> _About this exercise_:
Instruction for the entries below: return the part that opens with the line containing "Hand Drawing of" and closes with the line containing "Show Me Your Teeth Poster", exactly, and no pictures.

> _Data records_:
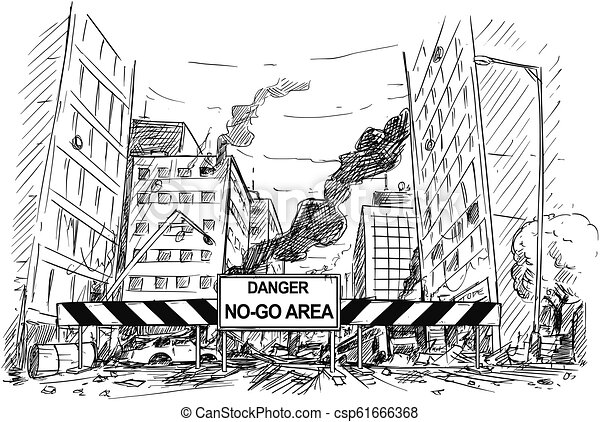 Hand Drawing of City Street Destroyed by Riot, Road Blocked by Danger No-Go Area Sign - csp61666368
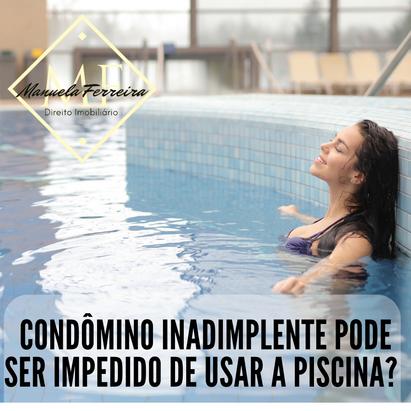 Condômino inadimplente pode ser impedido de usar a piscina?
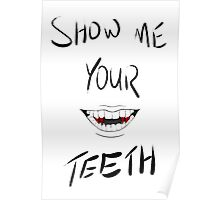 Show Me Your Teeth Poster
==
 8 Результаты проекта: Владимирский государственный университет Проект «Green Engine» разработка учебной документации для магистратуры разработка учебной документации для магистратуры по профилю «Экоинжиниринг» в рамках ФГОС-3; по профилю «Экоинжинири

> _Task result_:
 Hand Drawing of City Street Destroyed by Riot, Road Blocked by Danger No-Go Area Sign - csp61666368
 Condômino inadimplente pode ser impedido de usar a piscina?
 Show Me Your Teeth Poster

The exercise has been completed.